The request - In the records below, swap every "stadium crowd" for "spectator stands" and leave everything else as it is.

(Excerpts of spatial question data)
☆ ☆ ☆ ☆ ☆

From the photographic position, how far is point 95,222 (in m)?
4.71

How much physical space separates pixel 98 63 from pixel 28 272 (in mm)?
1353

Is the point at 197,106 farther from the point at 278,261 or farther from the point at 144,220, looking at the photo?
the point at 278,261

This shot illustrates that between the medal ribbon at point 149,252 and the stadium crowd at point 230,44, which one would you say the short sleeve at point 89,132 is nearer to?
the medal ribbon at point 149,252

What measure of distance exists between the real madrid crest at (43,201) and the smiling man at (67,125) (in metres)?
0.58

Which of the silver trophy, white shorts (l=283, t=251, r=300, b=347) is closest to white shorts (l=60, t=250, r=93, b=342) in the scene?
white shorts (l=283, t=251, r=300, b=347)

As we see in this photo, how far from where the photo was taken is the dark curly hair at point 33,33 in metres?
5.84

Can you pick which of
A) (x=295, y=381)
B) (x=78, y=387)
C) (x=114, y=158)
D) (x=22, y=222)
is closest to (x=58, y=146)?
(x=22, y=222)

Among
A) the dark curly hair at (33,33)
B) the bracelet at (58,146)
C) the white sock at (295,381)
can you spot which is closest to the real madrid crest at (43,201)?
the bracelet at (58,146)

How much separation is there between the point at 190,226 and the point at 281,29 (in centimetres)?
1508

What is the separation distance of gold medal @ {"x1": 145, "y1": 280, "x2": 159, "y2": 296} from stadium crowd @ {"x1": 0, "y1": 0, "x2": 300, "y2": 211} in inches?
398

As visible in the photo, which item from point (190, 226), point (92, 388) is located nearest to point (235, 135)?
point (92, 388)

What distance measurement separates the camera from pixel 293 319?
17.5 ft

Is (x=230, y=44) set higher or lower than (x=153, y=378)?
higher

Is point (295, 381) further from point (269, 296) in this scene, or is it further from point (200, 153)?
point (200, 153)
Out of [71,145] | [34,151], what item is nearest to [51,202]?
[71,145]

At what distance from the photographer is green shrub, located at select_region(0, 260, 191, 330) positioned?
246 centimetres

☆ ☆ ☆ ☆ ☆

Written reply -
From the photographic position, how far is point 95,222 (in m)?
4.71

How much physical space separates pixel 98 63 from pixel 28 272 (in mm)?
1353

Is the point at 197,106 farther from the point at 278,261 or farther from the point at 144,220, looking at the photo?
the point at 278,261

This shot illustrates that between the medal ribbon at point 149,252 and the spectator stands at point 230,44, which one would you say the short sleeve at point 89,132 is nearer to?
the medal ribbon at point 149,252

What measure of distance exists between the real madrid crest at (43,201) and the smiling man at (67,125) (in metres)?
0.58

Which of the silver trophy, white shorts (l=283, t=251, r=300, b=347) is closest to white shorts (l=60, t=250, r=93, b=342) in the scene?
white shorts (l=283, t=251, r=300, b=347)

As we see in this photo, how far from where the photo was taken is the dark curly hair at point 33,33 in metres?
5.84

Can you pick which of
A) (x=295, y=381)
B) (x=78, y=387)
C) (x=114, y=158)
D) (x=22, y=222)
is closest to (x=58, y=146)?
(x=22, y=222)

Among
A) the dark curly hair at (33,33)
B) the bracelet at (58,146)
C) the white sock at (295,381)
can you spot which is closest to the real madrid crest at (43,201)?
the bracelet at (58,146)

How much separation is there between the point at 190,226 and the point at 281,29 (in centimetres)?
1508

What is the separation distance of gold medal @ {"x1": 145, "y1": 280, "x2": 159, "y2": 296} from spectator stands @ {"x1": 0, "y1": 0, "x2": 300, "y2": 211} in inches?
398

As visible in the photo, which item from point (190, 226), point (92, 388) is located nearest to point (235, 135)?
point (92, 388)

What distance measurement separates the camera from pixel 293 319?
17.5 ft

Is (x=230, y=44) set higher or lower than (x=153, y=378)?
higher

Is point (295, 381) further from point (269, 296) in this scene, or is it further from point (200, 153)?
point (200, 153)
Out of [71,145] | [34,151], what item is nearest to [51,202]?
[71,145]

At what distance from the photographer is green shrub, located at select_region(0, 260, 191, 330) positioned?
246 centimetres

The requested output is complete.